Durante a pandemia causada por SARS-CoV-2, houve um aumento significativo da prescrição de azitromicina, mesmo sem indicação formal, como agente imunomodulador para uma grande porcentagem dos pacientes ambulatoriais. No ambiente hospitalar, antimicrobianos de amplo espectro foram prescritos para pacientes com covid-19 apesar de vários estudos reportarem que as taxas de coinfecção bacteriana eram inferiores a 8%. Além disso, houve uma importante interrupção e desestruturação de vários serviços de saúde com a necessidade de ampliação dos leitos de terapia intensiva para atender à demanda. Dessa maneira, houve a contratação de funcionários com menor experiência nos cuidados aos pacientes graves, em uso de múltiplos dispositivos invasivos, e nas práticas do gerenciamento do uso de antimicrobiano e de controle de infecção hospitalar. Consequentemente, foi observado não somente no Brasil, mas em vários países, incluindo os Estados Unidos, um aumento da frequência das infecções relacionadas à assistência à saúde, incluindo àquelas causadas por bactérias MDR, como Acinetobacter spp., Pseudomonas aeruginosa e enterobactérias resistentes aos carbapenêmicos.
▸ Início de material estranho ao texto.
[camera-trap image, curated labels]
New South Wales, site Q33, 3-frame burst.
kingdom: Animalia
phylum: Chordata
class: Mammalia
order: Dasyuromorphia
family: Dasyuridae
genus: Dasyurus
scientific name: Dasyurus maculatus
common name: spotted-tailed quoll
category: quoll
Tem sido previsto que o aumento do uso de antimicrobianos, a alteração das práticas clínicas habituais e nas práticas de controle de infecções durante a pandemia COVID-19, provavelmente levem ao aumento das taxas de resistência. Para avaliar o impacto da pandemia na etiologia e nas taxas de resistência a antimicrobianos em pacientes diagnosticados com sepse e síndrome respiratória aguda grave em nosso meio, o Hospital São Paulo integrará uma rede global de hospitais envolvendo outros 10 países (Malawi, Bangladesh, Índia, Nigéria, Irã, Turquia, Reino Unido, Itália, Suíça, Coreia) em um estudo de coorte observacional para determinar como as mudanças do uso antimicrobiano e da prevenção e controle de infecções durante a pandemia COVID-19 impactaram a etiologia e o perfil de sensibilidade dos pacientes hospitalizados com sepse de etiologia bacteriana e síndrome respiratória grave. Com esse objetivo, serão coletados dados clínicos e microbiológicos de pacientes hospitalizados no HSP entre novembro de 2019 (quatro meses anteriores ao caso índice de COVID-19 no Brasil reportado em 26 de fevereiro de 2020) e novembro de 2021.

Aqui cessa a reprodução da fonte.